[SOURCE DATA Boundary: Start]

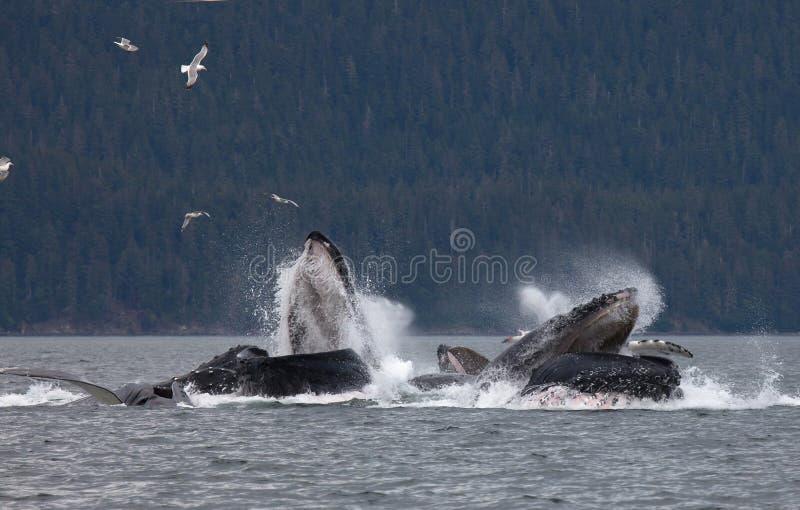 Humpback whales. Pod of humpback whales bubble net feeding off the coast of Juneau, Alaska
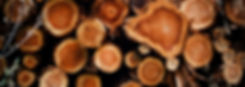 softwood-logs.jpg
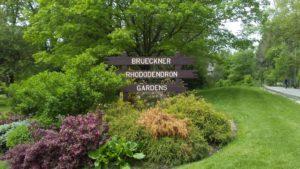 BRG Entrance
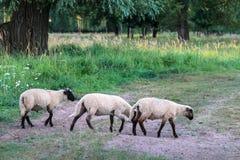 走和吃在绿色牧场地的小组三只黑带头的绵羊 库存照片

[SOURCE DATA Boundary: End]

### YOUR GOAL
The answer should be the full material above, printed exactly, with no pictures in it.

### ANSWER FOR THE TASK
 Humpback whales. Pod of humpback whales bubble net feeding off the coast of Juneau, Alaska
 softwood-logs.jpg
 BRG Entrance
 走和吃在绿色牧场地的小组三只黑带头的绵羊 库存照片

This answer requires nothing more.